In each question below is given a statement followed by two conclusions numbered I and II. You have to assume everything in the statement to be true, then consider the two conclusions together and decide which of them logically follows beyond a reasonable doubt from the information given in the statement.

Statements: Fortune favours the brave.

Conclusions:

I. Risks are necessary for success.

II. Cowards die many times before their death.

  1. A.

    Only conclusion I follows

  2. B.

    Only conclusion II follows

  3. C.

    Either I or II follows

  4. D.

    Neither I nor II follows

Show answer & explanation

Correct answer: A

Concept: In statement-and-conclusion reasoning, take the statement as unconditionally true and check whether each conclusion is strictly and necessarily implied by its actual content — not merely similar in theme — judging each conclusion independently unless the two conclusions form a genuine complementary either/or pair.

Application:

  • Conclusion I — "Risks are necessary for success": bravery inherently involves taking risks, and the statement asserts that this trait is rewarded with being favoured, i.e., with success — so this is a direct restatement of the statement's own claim and stays entirely inside its scope. It follows.
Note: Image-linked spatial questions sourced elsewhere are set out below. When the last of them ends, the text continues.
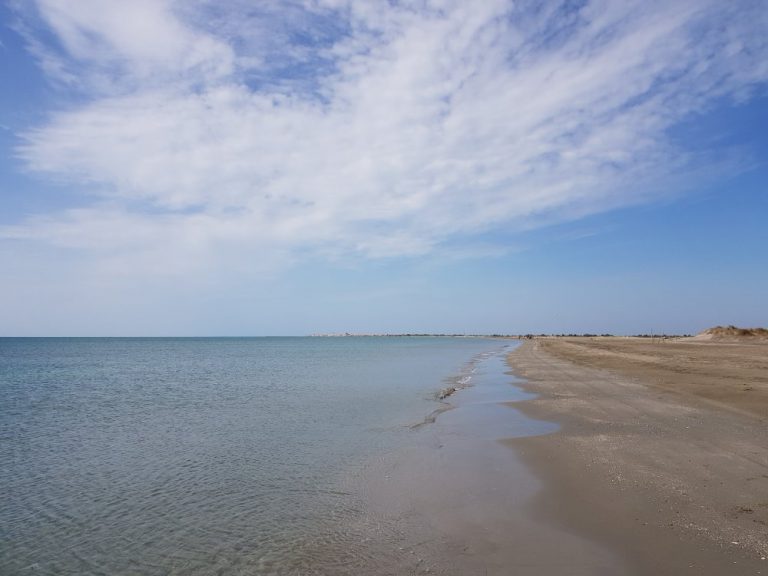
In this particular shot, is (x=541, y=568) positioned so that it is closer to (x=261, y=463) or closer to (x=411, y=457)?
(x=411, y=457)

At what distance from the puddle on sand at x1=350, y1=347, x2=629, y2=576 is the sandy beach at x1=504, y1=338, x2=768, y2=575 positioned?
1.38 feet

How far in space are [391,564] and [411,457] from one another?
529 centimetres

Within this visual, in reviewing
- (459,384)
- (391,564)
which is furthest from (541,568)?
(459,384)

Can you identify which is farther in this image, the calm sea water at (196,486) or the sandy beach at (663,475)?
the calm sea water at (196,486)

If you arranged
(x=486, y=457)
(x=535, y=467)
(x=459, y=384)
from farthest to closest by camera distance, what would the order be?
(x=459, y=384), (x=486, y=457), (x=535, y=467)

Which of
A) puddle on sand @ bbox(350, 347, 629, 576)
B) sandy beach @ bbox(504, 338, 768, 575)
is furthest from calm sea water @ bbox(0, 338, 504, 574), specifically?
sandy beach @ bbox(504, 338, 768, 575)

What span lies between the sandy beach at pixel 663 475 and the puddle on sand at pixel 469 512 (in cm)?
42

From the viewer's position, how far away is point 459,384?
27.7m

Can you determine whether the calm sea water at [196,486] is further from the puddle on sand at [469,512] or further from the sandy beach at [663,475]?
the sandy beach at [663,475]

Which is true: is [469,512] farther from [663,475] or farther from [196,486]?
[196,486]

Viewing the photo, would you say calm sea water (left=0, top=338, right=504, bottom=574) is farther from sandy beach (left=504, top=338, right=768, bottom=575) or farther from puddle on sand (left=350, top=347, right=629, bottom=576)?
sandy beach (left=504, top=338, right=768, bottom=575)

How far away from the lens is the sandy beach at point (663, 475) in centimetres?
585

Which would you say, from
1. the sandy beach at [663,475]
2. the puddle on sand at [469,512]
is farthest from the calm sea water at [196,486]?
the sandy beach at [663,475]

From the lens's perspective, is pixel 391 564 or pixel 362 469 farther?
pixel 362 469
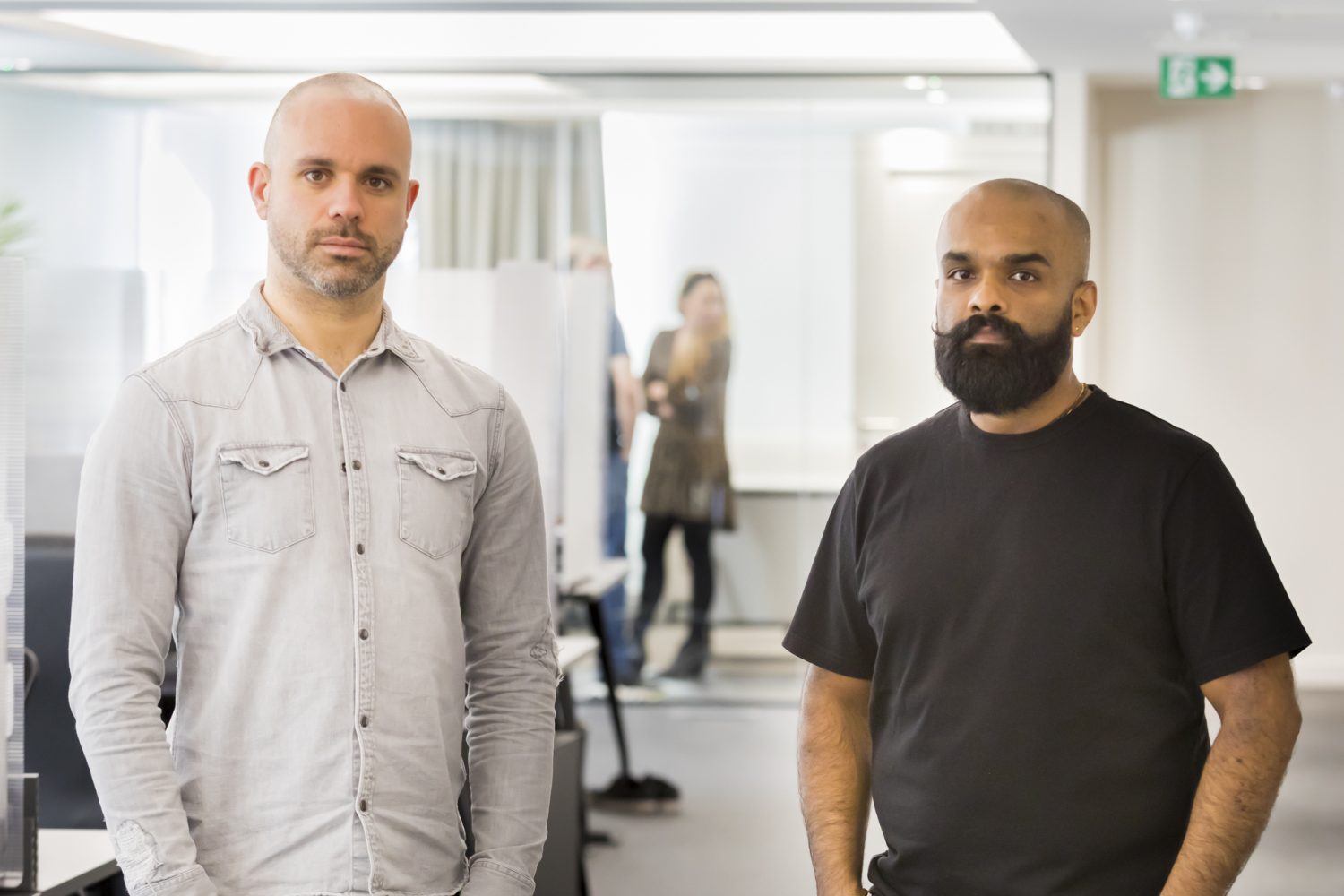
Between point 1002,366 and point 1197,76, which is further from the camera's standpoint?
point 1197,76

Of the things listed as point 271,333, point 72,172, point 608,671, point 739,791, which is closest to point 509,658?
point 271,333

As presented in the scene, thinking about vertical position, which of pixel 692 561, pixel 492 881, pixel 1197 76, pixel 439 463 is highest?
pixel 1197 76

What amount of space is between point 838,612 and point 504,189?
523cm

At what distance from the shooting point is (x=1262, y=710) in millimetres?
1551

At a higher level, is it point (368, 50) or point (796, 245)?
point (368, 50)

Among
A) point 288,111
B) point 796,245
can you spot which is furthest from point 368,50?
point 288,111

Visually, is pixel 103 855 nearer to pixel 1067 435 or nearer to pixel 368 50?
pixel 1067 435

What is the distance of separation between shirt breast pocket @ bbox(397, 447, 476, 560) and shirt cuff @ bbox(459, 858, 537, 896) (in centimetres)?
34

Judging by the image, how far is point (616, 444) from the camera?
6.59 metres

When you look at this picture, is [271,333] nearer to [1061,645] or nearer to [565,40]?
[1061,645]

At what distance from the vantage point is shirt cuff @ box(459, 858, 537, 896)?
62.8 inches

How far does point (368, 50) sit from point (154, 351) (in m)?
1.56

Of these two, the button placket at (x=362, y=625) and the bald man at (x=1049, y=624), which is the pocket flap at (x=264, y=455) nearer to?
the button placket at (x=362, y=625)

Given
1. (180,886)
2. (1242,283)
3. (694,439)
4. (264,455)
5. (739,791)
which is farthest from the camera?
(694,439)
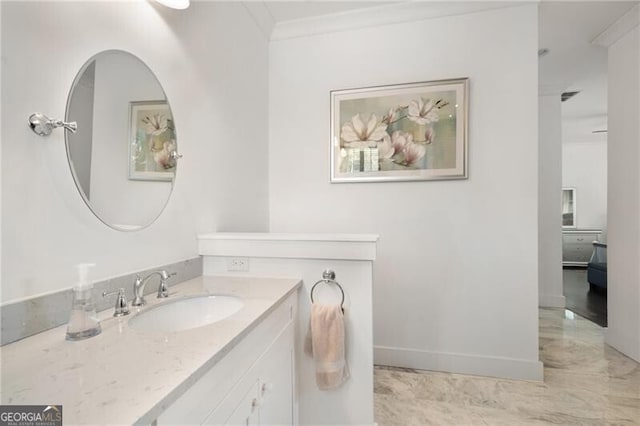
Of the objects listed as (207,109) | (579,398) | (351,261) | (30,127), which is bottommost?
(579,398)

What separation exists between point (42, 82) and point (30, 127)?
140 millimetres

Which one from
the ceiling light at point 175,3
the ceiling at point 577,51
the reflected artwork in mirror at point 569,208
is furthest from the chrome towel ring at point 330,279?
the reflected artwork in mirror at point 569,208

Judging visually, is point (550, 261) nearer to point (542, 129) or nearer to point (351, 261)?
point (542, 129)

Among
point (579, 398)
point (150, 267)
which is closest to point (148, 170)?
point (150, 267)

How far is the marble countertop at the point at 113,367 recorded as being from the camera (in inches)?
20.6

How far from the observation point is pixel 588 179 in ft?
20.7

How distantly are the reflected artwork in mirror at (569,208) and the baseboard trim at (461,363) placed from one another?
19.6 ft

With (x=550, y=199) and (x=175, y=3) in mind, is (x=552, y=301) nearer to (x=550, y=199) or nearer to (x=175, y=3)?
(x=550, y=199)

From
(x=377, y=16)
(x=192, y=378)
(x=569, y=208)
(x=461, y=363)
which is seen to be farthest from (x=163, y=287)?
(x=569, y=208)

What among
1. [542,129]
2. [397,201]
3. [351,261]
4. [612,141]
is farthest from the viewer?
[542,129]

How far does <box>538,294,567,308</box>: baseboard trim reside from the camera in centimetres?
354

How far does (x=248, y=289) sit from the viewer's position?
127 centimetres

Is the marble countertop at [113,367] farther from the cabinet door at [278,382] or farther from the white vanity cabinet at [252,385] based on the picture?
the cabinet door at [278,382]

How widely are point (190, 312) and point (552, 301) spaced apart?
4140 millimetres
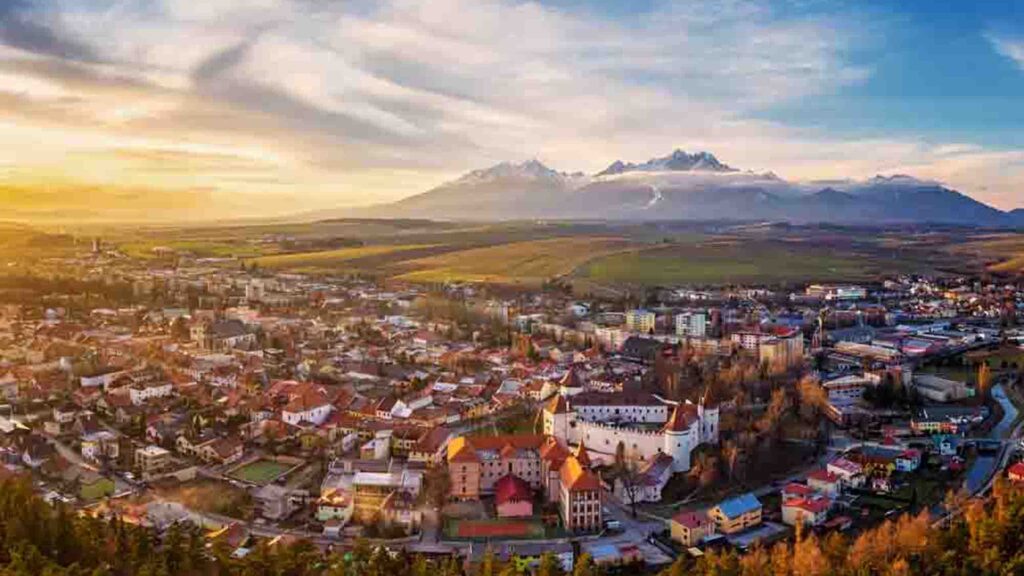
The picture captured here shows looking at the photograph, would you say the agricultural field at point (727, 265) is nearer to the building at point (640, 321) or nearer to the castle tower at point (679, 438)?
the building at point (640, 321)

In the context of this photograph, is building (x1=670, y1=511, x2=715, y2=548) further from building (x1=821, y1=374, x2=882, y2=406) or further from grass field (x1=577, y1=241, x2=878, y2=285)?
grass field (x1=577, y1=241, x2=878, y2=285)

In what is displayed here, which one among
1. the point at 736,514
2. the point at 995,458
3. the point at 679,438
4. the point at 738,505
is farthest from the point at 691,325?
the point at 736,514

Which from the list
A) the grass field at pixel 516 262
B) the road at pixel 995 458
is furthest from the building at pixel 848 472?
the grass field at pixel 516 262

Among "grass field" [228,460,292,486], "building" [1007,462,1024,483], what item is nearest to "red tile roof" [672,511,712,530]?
"building" [1007,462,1024,483]

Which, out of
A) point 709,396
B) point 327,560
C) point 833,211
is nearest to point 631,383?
point 709,396

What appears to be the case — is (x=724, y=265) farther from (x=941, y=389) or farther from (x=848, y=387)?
(x=848, y=387)

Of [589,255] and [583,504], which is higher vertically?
[589,255]
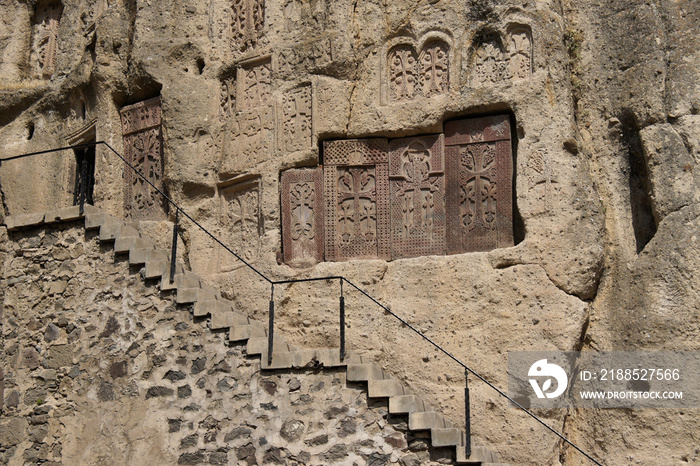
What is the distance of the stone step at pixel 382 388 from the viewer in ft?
29.6

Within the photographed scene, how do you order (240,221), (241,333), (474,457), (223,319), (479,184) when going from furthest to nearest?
(240,221) < (479,184) < (223,319) < (241,333) < (474,457)

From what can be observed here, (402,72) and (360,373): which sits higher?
(402,72)

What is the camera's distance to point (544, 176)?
34.1ft

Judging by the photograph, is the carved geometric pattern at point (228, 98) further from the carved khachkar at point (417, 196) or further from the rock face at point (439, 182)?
the carved khachkar at point (417, 196)

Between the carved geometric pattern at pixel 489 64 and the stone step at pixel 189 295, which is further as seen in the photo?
the carved geometric pattern at pixel 489 64

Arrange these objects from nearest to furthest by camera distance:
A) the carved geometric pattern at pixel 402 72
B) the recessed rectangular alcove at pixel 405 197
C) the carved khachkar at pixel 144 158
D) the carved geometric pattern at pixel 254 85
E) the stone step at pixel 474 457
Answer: the stone step at pixel 474 457, the recessed rectangular alcove at pixel 405 197, the carved geometric pattern at pixel 402 72, the carved geometric pattern at pixel 254 85, the carved khachkar at pixel 144 158

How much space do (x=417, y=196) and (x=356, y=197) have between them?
75 centimetres

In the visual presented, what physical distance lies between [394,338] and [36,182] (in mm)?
6864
  • Conclusion II — "Cowards die many times before their death": this introduces an entirely different subject — the experience of cowards facing death — that the statement never mentions or implies. Nothing in "fortune favours the brave" licenses a claim about cowards' deaths. It does not follow.

Cross-check: I and II concern different subjects rather than being two mutually exclusive readings of the same claim, so they do not form a complementary either/or pair; only one of them (I) is actually implied by the statement. Hence the correct combination is that only conclusion I follows.